▶ **AIM**: Display every line of the data below that contains the word "farthest", matching case exactly.

====== RECORDS SUPPLIED

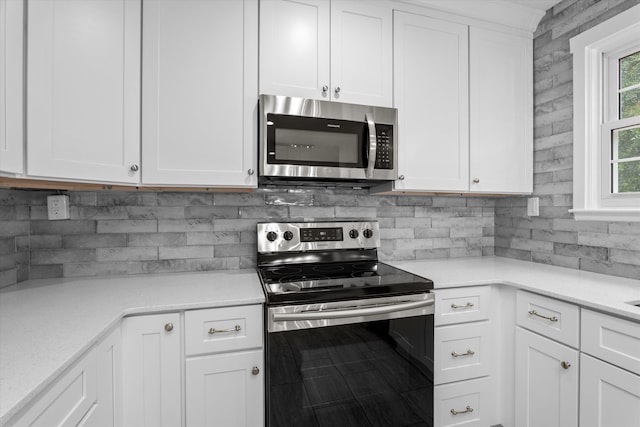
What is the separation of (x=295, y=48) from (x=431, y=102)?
34.1 inches

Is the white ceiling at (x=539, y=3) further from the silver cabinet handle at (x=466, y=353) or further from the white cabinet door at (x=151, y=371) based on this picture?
the white cabinet door at (x=151, y=371)

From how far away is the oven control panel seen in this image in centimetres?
192

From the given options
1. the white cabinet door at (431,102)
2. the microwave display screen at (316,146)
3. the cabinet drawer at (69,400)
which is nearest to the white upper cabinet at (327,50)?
the white cabinet door at (431,102)

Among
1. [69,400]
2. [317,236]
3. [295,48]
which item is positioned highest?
[295,48]

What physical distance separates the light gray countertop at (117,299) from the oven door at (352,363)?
0.21 metres

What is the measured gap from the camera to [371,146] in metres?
1.76

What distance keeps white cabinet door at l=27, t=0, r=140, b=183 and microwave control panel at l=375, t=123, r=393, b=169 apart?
120cm

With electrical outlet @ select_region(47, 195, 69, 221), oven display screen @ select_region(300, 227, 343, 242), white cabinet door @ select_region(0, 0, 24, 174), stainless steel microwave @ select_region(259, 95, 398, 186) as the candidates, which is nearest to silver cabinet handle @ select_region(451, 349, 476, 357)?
oven display screen @ select_region(300, 227, 343, 242)

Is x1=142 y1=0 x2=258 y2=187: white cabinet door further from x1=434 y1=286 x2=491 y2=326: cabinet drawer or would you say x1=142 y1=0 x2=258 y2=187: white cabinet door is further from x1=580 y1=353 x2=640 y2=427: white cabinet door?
x1=580 y1=353 x2=640 y2=427: white cabinet door

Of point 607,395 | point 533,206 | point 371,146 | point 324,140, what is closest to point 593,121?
point 533,206

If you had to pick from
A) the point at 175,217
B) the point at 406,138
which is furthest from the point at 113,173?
the point at 406,138

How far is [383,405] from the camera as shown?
1.49 m

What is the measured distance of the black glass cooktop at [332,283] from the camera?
1.40m

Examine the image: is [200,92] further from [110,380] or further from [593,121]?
[593,121]
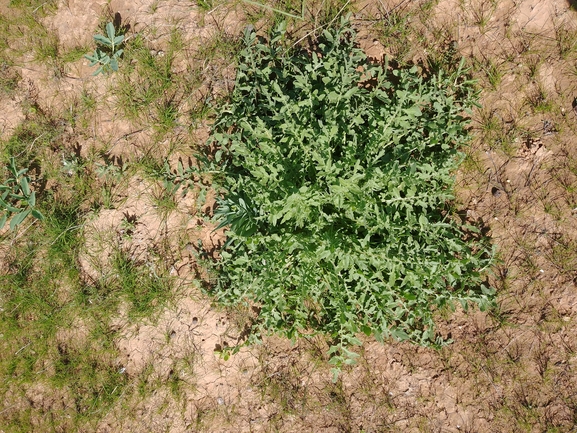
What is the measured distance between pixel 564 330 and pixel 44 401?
458 cm

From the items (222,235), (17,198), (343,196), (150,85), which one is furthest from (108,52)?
(343,196)

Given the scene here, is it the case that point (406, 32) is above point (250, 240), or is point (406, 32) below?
above

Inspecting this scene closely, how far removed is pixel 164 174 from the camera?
4148 millimetres

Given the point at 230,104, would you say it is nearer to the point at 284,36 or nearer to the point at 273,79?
the point at 273,79

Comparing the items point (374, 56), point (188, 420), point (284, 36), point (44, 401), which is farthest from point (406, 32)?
point (44, 401)

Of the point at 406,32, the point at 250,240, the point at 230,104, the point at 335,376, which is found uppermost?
the point at 406,32

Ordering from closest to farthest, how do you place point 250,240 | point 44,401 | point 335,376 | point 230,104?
point 250,240
point 335,376
point 230,104
point 44,401

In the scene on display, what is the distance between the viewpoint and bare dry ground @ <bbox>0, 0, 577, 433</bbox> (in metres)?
3.94

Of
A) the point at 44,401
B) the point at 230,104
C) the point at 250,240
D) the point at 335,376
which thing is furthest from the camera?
the point at 44,401

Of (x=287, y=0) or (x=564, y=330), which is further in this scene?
(x=287, y=0)

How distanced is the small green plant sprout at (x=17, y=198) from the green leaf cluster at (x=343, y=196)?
5.57 ft

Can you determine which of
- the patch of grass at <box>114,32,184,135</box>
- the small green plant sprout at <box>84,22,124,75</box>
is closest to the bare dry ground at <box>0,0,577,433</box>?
the patch of grass at <box>114,32,184,135</box>

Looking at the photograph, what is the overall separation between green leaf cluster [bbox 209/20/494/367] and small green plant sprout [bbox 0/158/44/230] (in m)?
1.70

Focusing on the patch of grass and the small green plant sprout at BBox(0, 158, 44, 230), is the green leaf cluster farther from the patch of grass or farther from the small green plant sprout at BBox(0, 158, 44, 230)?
the small green plant sprout at BBox(0, 158, 44, 230)
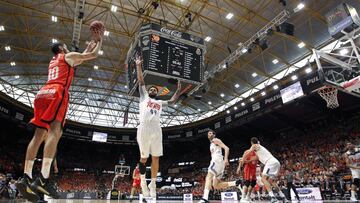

============

▶ **SOLVED EXERCISE**:
Comparing the items point (374, 56), point (188, 420), point (284, 36), point (44, 401), which is farthest from point (406, 32)?
Ordering from closest to farthest, how do you place point 250,240 | point 44,401 | point 335,376 | point 230,104?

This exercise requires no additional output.